VfL Bochum setzt vorerst auf Trainerduo Neitzel und Reis

Karsten Neitzel

Nach der Entlassung von Andreas Bergmann

VfL Bochum setzt vorerst auf Trainerduo Neitzel und Reis

Nach der Entlassung von Coach Andreas Bergmann setzt der VfL Bochum auf die beiden Co-Trainer Karsten Neitzel und Thomas Reis - jedenfalls vorerst.

Beim VfL Bochum geht die Angst um. Aus dem einst stolzen UEFA-Pokal-Teilnehmer ist ein Abstiegskandidat in der zweiten Fußball-Bundesliga geworden. Nach der Trennung von Trainer Andreas Bergmann einen Tag nach dem desaströsen 1:6 bei Erzgebirge Aue und dem Sturz auf Tabellenplatz 17 ist der Revierklub erneut auf schwieriger Suche nach einem passenden Chefcoach. Dabei werde man sich Zeit lassen, betonte Sportdirektor Jens Todt: "Wir lassen und nicht treiben oder hetzen. Es wird nur eine Lösung geben, von der wir hundertprozentig überzeugt sind."

Interimscoach Karsten Neitzel, der das Team zusammen mit Co-Trainer Thomas Reis zunächst im DFB-Pokalspiel beim Regionalligisten TSV Havelse am Dienstag (30.10.12) betreut, will nicht mehr zurückblicken auf die Pleite in Aue. "Das 1:6 müssen wir völlig ausblenden. Die Mannschaft war danach unfassbar selbstkritisch. Jetzt gibt es nur ein Ziel: In Havelse eine Runde weiterkommen."

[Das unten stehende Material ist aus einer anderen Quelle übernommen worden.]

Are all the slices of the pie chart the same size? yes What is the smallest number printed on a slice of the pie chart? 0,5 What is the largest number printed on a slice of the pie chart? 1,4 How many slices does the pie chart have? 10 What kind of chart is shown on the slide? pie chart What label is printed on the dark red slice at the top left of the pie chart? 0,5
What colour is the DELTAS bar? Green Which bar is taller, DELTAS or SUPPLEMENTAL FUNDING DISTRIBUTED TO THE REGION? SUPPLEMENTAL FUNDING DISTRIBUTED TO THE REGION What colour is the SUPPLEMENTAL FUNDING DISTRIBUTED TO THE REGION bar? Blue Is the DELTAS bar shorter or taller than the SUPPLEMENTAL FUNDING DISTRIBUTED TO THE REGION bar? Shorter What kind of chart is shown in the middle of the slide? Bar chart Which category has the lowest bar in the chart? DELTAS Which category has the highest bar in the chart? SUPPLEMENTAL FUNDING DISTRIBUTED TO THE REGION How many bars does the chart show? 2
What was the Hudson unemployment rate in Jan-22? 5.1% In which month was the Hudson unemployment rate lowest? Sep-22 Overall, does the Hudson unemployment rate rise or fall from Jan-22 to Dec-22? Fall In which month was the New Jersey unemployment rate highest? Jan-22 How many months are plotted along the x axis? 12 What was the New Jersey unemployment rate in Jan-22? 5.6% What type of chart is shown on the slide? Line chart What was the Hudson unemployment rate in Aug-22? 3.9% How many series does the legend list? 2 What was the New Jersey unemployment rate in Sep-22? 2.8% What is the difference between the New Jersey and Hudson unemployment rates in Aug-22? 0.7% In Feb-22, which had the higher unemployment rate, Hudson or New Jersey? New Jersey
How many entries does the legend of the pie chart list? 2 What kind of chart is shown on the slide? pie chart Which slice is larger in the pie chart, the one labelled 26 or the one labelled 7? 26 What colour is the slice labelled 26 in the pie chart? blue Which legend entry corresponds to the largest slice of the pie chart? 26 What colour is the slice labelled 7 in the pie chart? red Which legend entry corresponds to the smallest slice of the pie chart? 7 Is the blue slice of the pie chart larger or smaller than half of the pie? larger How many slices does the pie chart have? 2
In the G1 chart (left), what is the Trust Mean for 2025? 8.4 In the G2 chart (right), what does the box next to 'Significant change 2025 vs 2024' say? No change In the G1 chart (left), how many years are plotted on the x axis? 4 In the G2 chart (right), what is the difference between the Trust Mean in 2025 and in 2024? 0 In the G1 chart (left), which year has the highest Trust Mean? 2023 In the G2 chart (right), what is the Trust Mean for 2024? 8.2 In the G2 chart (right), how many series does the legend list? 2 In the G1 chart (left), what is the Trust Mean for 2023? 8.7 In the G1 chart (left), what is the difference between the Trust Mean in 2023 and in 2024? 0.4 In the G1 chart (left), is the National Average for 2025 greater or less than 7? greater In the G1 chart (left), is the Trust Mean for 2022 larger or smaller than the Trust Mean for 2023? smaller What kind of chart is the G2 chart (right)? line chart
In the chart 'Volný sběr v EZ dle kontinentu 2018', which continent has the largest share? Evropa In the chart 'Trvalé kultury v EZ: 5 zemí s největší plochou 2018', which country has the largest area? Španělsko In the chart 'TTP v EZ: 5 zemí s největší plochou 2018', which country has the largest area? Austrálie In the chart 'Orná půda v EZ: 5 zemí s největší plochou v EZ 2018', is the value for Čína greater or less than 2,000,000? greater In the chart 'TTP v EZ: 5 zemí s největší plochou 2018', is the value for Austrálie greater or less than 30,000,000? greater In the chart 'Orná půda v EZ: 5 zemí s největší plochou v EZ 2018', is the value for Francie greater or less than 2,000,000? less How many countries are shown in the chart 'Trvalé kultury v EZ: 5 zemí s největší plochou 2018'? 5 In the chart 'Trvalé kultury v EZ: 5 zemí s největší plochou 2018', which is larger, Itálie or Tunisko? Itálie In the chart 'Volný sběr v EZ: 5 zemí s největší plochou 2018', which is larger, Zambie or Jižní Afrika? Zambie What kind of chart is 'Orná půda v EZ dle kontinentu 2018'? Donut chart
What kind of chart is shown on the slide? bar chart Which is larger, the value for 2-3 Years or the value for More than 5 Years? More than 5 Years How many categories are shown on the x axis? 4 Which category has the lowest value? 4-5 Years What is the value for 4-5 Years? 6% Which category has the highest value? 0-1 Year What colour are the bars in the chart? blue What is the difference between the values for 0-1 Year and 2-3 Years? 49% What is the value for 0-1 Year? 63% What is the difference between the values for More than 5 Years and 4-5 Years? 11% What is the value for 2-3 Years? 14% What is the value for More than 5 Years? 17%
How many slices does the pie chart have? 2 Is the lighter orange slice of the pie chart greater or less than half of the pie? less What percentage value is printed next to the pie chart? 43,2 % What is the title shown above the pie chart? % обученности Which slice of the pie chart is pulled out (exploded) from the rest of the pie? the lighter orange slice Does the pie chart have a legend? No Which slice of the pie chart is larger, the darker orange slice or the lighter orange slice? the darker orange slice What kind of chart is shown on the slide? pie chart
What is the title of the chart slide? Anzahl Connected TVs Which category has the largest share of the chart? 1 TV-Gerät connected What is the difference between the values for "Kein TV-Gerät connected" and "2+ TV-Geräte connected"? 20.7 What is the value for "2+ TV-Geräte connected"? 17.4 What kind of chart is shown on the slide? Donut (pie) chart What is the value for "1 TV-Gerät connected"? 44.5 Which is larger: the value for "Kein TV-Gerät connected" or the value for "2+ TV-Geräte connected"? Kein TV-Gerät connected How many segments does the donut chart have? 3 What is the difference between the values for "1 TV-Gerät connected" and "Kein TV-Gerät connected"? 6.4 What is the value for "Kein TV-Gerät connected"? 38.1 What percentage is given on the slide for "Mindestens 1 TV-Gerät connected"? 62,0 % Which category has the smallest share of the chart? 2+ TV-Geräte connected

Auch finanziell am Abgrund

Bei der Nachfolgerregelung könne man sich "einen Fehlgriff nicht leisten", räumte Todt ein. Denn der VfL steht nicht nur sportlich am Scheideweg, sondern auch finanziell am Abgrund. Ein Aus beim Regionalliga-Dritten könnte böse Folgen haben, weil dem klammen Klub Achtelfinal-Einnahmen von rund 500.000 Euro entgingen. So ist der Erfolgsdruck für das Interimsduo Neitzel/Reis und das Team enorm. "Das weiß auch die Mannschaft", sagte Neitzel, der womöglich auch im Heimspiel gegen Energie Cottbus noch auf der Bank sitzt.

Aus menschlichen Erwägungen bedauerte Todt das Schichtende für den sympathischen Bergmann. Doch Vorstand und Aufsichtsrat blieb nach sieben Spielen ohne Sieg und nur sechs Toren in elf Partien keine andere Wahl. "Die Entscheidung war das Ergebnis der sportlichen Talfahrt sowie des Dilemmas, dass sich die positiven Ansätze des eingeleiteten personellen Umbruchs in der Tabelle nicht widerspiegeln", erläuterte Todt.

Stetig bergab

Sollte der 1848 gegründete TraditionsKlub in die 3. Liga absteigen, doht ihm ein ähnliches Schicksal wie anderen NRW-Vereinen in der jüngsten Vergangenheit. Alemannia Aachen steht vor der Insolvenz, Rot-Weiß Oberhausen wurde in die Regionalliga durchgereicht, Schlusslicht MSV Duisburg steht ebenfalls vor dem Sturz in Liga drei. Und Arminia Bielefeld konnte nur durch mehrere Kraftakte das Schlimmste verhindern, ist in der 3. Liga derzeit aber auf gutem Weg.

Seit dem Weggang von Stefan Kuntz 2008 nach Kaiserlautern und erst recht nach dem Ausstieg des mächtigen Chefs Werner Altegoer, der stets schützend seine Hand über den VfL hielt, geht es mit dem "Bundesliga-Rekordwiederaufsteiger" stetig bergab. Nach dem Rauswurf von Marcel Koller 2009 mühten sich die Trainer Frank Heinemann, Heiko Herrlich, Dariusz Wosz, Friedhelm Funkel und Bergmann - ohne Erfolg.

"Nachhaltige Lösung" gesucht

Und wer kommt jetzt? "Wir wollen eine nachhaltige Lösung", betont Aufsichtsratschef Hans-Peter Villis. Eine Rückkehr von Peter Neururer gilt als ausgeschlossen. Als Kandidaten gelten der Ex-Lauterer Macro Kurz oder der in St. Pauli entlassene André Schubert. Vielleicht erinnert man sich beim VfL ja auch an einen Ex-Profi und Fußball-Lehrer aus den eigenen Reihen: Torhüter und VfL-Coach (1999-2001) Ralf Zumdick leitete nach dem Abschied aus dem Iran zuletzt im VDV-Auftrag den Trainerlehrgang für vertragslose Profis und würde "große Erfahrung und viel Herzblut" einbringen.